Our primary statistical analysis investigated how well the schizophrenia-based PRS can explain baseline symptom severity (GAF score) for all individuals. Prior to the PRS analyses, we assessed the difference in means of both diagnostic groups for GAF, PANSS age, and gender, using t-test, Mann-Whitney U Test and chi-squared test as appropriate.

For each individual in the target sample (n = 653) and for each of the 93,471 SNPs in common with the PGC data, the sum of dosages for risk alleles (0, 1, and 2) was multiplied by the log OR for that particular variant estimated by the PGC study [5]. The resulting values were summed up in an additive fashion in the order of p-value ranking in the PGC study. Thus an individual estimate of the SZ-PRS was obtained at 106 different p-value thresholds (pt  ≤ 5 × 108; pt ≤ 0.0001; pt ≤  0.001; pt  ≤ 0.01 to pt ≤ 1.00 by increments of 0.01).

We performed four regression models to estimate the explained variance for GAF. In the first model (M1) we only included age, gender, and PCs as the set of potential confounders (SPC). In the second model (M2), we added SZ-PRS into M1. It is well known that the symptom scales GAF and PANSS are highly correlated [16]. Thus, in the third model (M3) we added PANSS to M1 and in the fourth model (M4) we added SZ-PRS to M3. We considered GAF a continuous normally distributed variable as an approximation to the ordinal scale. We analysed these four models in all patients and separately in the psychotic and affective patients to elucidate whether potential effects of baseline severity are restricted to one of these groups or are a more general phenomenon. M2 and M4 were performed separately using each of 106 SZ-PRSs estimated at 106 p-values; we only report the results for the model obtained at p0.

Simulated data

Owing to the presence of LD between genetic markers in the simulated data, we performed LD clumping prior to computing PRS using a threshold of r2 = 0.2 for all SNPs within a window of 250 kbp. Clumping yielded 7432 SNPs that essentially included causal SNPs (nc = 20). We then used the weights from the summary statistics of our discovery trait for the clumped SNP set to calculate the PRS in the target trait samples. We used p-value thresholds ranging from 0.01 up to 0.5 at increments of 0.01.

In all sample sizes, we considered the distribution of the “variance of the target trait explained by the regression using the PRS”, i.e., R2, and optimal p-value thresholds across replicates. We reported the mean, standard deviation, and range of R2 across the 100 replicates.
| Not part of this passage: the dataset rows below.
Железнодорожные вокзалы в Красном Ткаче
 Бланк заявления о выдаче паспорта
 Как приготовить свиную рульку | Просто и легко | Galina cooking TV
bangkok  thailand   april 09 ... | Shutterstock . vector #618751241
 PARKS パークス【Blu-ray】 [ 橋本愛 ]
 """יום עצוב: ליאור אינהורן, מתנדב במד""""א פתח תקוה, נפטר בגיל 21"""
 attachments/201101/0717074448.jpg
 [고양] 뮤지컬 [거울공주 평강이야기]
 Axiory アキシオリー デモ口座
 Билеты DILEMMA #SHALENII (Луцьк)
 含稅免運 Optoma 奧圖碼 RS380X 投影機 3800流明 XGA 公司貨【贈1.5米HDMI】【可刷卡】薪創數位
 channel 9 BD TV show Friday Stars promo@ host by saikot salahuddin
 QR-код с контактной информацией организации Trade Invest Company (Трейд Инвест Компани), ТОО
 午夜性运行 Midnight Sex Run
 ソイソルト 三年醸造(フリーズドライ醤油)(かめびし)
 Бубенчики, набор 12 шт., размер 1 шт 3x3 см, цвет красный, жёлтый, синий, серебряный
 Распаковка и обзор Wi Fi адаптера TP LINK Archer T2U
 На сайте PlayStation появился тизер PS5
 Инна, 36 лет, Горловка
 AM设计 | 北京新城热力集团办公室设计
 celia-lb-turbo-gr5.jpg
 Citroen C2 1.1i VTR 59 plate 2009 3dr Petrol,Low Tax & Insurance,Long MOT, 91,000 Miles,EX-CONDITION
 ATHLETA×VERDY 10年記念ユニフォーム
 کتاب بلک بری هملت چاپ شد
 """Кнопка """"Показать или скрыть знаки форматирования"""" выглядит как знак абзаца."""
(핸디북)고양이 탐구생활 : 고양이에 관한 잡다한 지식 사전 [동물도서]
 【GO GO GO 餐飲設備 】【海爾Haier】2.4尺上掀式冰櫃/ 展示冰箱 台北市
We also reported the optimal p-value thresholds (p0) of each replicate for the correlated traits (T1–T4) as well as the number of markers employed by PRS at p0, across replicates.

All the PRS calculations for the PsyCourse and simulated data were computed in PLINK 1.90 (https://www.cog-genomics.org/plink/1.9) and for further statistical analyses as well as data handling we used R, version 3.2.0 (https://www.r-project.org/).

RESULTS

PsyCourse Data

Using the baseline visit information of the PsyCourse data [14], we identified n = 653 individuals (57.9% males) who were diagnosed into the two broad categories psychotic and affective. There were n = 387 psychotic patients (8.3% are FEP; 62.3% males) and n = 266 affective patients (9.8% FEP, 51.5% males). The more specific diagnoses according to DSM-IV criteria within each of these groups were as follows: Of the n = 387 psychotic patients 80.1% were SZ patients, 16.5% schizoaffective disorder patients, 2.1% schizophreniform disorder patients and 1.3% brief psychotic disorder patients. Of the n = 266 affective patients 82.0% patients had bipolar-I disorder and 18.0% patients bipolar-II disorder. Table 1 provides an overview of the mean and standard deviation for GAF, PANSS, age and gender for all patients and the two main diagnostic groups. We additionally computed 95% confidence intervals (95% CI) for the difference in means between the diagnostic groups and tested whether the means were different. All variables show difference between the two diagnostic groups.

TABLE 1
Table 1. Comparison of GAF, PANSS, age, and gender between the two diagnostic groups.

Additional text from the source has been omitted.